** Opening Extracted data block **
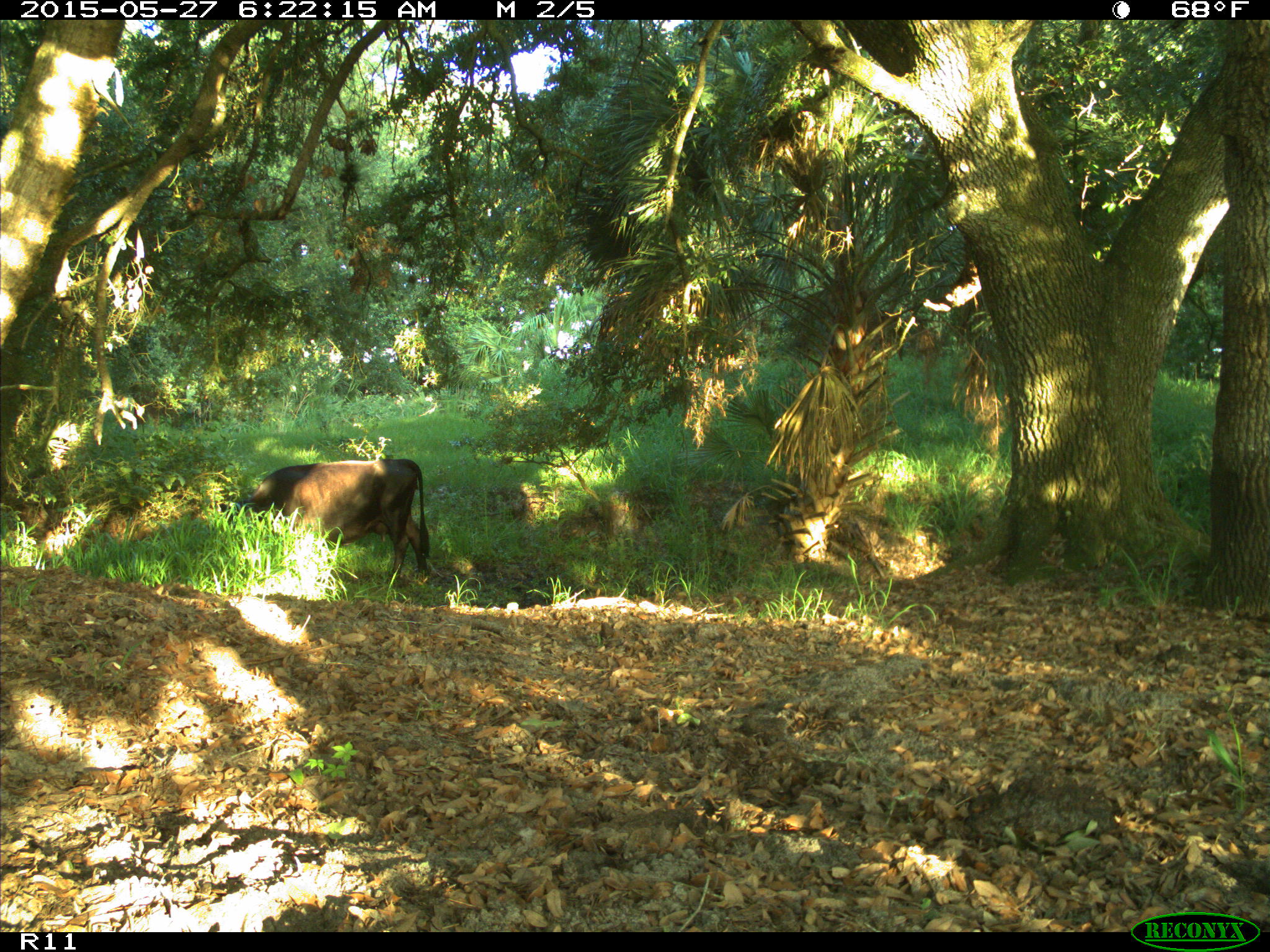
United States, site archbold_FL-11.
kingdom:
** Closing Extracted data block **
** Opening Extracted data block **
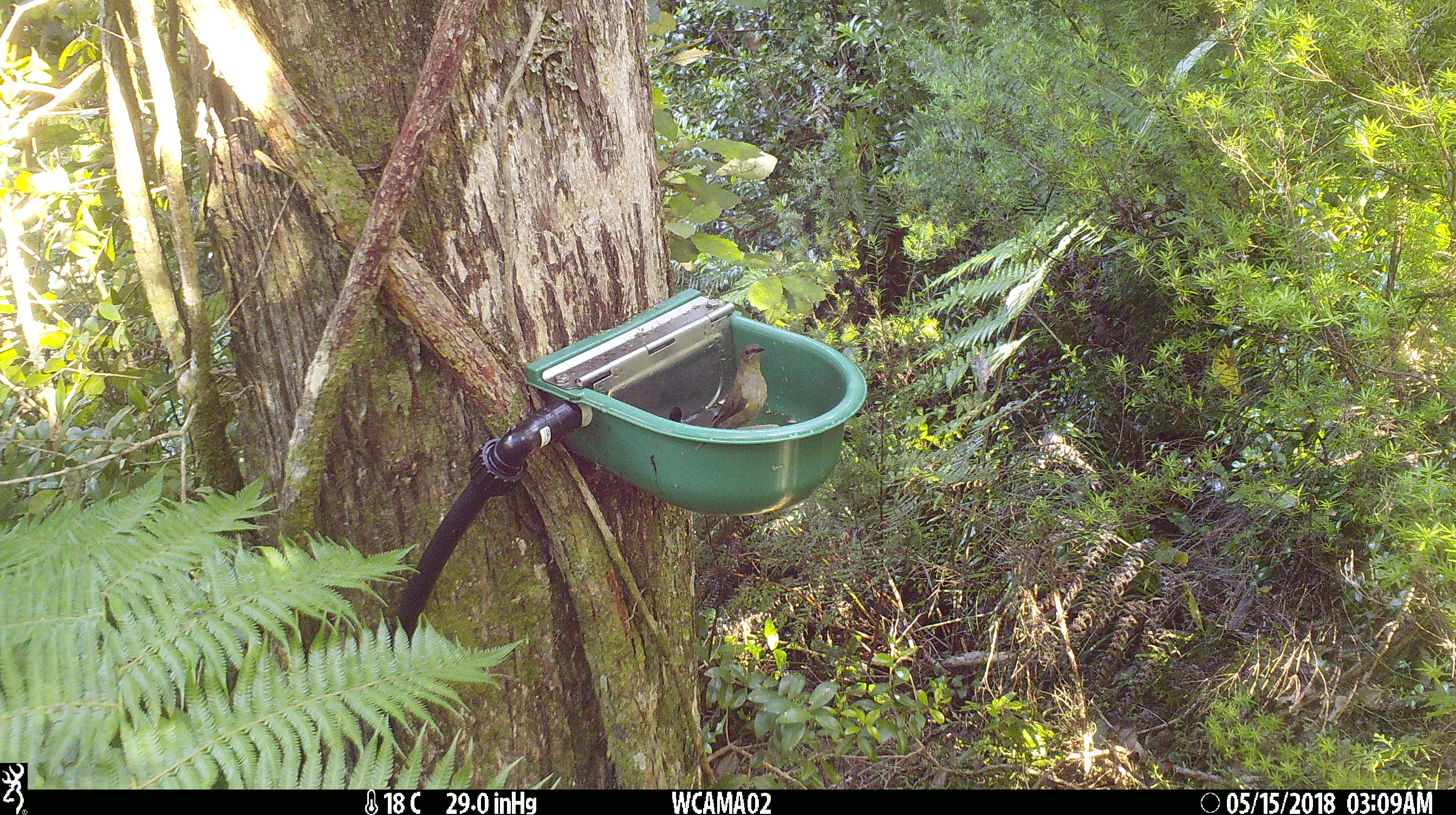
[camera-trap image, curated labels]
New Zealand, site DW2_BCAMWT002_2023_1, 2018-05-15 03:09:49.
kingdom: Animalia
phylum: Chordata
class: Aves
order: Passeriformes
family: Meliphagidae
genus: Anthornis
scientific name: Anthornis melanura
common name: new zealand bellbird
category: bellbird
** Closing Extracted data block **
(Action item) In the data above, find the line that contains "New Zealand, site" and the line that contains "category: bellbird". Repeat exactly those lines and every line between them, and only those.

(Written response)
New Zealand, site DW2_BCAMWT002_2023_1, 2018-05-15 03:09:49.
kingdom: Animalia
phylum: Chordata
class: Aves
order: Passeriformes
family: Meliphagidae
genus: Anthornis
scientific name: Anthornis melanura
common name: new zealand bellbird
category: bellbird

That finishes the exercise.